* Task instructions
Check each line of the data for "frames", and copy the ones that have it.

------------------------------------------------------------------------

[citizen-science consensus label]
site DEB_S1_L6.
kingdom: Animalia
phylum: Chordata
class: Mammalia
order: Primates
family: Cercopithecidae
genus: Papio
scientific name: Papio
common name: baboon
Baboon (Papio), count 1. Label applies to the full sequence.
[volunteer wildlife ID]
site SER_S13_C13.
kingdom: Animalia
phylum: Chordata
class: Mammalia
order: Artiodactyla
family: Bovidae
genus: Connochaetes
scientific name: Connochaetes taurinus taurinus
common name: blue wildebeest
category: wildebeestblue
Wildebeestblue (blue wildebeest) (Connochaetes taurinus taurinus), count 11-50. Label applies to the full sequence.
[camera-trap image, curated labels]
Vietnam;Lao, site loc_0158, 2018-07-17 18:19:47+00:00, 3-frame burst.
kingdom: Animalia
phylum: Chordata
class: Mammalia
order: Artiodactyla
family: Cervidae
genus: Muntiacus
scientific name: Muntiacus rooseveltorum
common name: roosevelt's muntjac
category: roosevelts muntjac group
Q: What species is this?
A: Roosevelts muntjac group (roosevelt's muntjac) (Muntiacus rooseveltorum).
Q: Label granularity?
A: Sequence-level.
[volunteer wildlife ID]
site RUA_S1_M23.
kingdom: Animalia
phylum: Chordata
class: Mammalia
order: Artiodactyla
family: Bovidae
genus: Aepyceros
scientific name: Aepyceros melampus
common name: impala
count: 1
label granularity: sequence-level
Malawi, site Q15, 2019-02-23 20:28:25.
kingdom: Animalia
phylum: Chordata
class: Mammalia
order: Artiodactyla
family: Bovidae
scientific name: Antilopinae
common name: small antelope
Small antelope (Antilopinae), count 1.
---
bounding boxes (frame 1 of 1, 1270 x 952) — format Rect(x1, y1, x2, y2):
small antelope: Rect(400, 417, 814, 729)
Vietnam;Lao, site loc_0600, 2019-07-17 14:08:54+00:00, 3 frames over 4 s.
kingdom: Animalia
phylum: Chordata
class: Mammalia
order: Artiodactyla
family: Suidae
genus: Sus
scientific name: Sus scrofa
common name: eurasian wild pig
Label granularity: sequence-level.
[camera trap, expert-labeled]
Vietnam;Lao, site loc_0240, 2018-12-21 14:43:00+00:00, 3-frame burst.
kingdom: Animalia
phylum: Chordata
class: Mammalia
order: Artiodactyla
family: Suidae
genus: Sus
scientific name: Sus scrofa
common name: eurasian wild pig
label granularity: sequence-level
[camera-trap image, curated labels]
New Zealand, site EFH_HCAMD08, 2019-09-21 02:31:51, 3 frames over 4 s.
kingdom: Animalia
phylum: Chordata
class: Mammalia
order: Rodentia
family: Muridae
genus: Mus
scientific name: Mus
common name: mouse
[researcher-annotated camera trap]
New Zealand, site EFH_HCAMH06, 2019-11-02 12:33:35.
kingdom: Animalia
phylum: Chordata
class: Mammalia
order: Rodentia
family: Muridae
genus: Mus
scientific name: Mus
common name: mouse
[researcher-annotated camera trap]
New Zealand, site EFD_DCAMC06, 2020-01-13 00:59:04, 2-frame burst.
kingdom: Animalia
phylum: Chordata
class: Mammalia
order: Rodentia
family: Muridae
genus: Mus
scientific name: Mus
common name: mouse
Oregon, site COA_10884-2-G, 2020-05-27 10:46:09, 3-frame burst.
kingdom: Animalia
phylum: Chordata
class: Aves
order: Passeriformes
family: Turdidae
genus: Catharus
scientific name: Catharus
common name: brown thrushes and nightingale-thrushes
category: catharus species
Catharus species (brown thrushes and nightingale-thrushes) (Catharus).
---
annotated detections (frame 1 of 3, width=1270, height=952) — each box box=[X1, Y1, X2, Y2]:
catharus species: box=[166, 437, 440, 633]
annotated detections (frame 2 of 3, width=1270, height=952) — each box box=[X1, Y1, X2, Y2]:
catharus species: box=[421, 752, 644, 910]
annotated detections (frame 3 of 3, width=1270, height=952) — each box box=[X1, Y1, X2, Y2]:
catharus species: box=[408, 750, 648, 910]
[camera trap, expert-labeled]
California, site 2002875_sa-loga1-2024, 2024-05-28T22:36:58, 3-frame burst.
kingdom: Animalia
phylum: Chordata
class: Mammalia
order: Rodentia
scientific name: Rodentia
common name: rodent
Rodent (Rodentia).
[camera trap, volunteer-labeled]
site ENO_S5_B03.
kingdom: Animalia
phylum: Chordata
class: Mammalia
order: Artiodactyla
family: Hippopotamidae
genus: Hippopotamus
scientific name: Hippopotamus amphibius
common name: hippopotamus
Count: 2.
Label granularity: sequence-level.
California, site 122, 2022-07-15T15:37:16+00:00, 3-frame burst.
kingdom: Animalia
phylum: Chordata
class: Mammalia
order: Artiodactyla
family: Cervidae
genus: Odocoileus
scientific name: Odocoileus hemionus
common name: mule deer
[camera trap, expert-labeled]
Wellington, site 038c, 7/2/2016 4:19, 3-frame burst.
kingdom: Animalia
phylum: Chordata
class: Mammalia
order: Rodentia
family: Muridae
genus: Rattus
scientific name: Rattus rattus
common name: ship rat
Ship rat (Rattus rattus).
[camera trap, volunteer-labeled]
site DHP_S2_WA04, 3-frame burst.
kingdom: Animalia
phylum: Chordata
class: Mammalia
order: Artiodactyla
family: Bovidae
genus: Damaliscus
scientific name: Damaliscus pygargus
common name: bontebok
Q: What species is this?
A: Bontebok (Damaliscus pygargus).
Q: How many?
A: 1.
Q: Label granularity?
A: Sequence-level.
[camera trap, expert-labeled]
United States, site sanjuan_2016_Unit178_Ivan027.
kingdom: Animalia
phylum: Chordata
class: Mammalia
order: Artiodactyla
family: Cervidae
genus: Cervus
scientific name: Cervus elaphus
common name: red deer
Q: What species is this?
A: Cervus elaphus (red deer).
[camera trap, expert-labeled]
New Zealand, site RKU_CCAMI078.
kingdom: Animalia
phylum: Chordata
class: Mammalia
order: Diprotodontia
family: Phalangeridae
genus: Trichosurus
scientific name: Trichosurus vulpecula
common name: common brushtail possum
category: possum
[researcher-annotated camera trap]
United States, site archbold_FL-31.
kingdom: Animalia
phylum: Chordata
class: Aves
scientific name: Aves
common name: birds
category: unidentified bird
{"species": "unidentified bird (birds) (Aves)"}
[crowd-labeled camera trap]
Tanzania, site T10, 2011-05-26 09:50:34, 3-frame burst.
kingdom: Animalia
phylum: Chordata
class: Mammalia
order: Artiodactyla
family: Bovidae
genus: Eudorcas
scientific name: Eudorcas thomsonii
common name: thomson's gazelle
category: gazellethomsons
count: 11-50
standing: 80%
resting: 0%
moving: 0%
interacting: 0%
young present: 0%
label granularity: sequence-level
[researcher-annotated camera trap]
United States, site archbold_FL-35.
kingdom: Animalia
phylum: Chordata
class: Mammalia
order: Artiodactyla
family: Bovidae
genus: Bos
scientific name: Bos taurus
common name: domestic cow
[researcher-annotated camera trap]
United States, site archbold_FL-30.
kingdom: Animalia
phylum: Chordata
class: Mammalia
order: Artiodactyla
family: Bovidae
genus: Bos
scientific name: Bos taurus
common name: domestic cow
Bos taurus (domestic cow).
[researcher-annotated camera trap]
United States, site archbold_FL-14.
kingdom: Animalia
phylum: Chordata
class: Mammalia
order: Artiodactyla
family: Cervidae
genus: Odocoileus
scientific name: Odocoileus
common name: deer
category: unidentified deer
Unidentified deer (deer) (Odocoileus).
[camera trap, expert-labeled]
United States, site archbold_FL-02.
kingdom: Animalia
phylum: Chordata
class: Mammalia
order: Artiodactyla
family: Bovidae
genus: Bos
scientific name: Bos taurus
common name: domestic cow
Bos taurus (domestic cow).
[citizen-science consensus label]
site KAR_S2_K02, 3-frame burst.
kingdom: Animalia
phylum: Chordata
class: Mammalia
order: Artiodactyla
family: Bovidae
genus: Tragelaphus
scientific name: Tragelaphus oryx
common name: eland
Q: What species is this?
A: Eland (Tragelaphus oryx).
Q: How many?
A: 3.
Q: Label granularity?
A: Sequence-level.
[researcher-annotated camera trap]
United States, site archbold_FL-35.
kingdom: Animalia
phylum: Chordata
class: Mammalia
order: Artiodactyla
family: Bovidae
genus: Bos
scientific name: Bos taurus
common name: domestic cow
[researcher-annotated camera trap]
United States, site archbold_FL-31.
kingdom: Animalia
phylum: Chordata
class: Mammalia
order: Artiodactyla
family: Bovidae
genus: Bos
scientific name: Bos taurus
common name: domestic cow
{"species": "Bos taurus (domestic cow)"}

------------------------------------------------------------------------

* Response for this exercise
Vietnam;Lao, site loc_0600, 2019-07-17 14:08:54+00:00, 3 frames over 4 s.
New Zealand, site EFH_HCAMD08, 2019-09-21 02:31:51, 3 frames over 4 s.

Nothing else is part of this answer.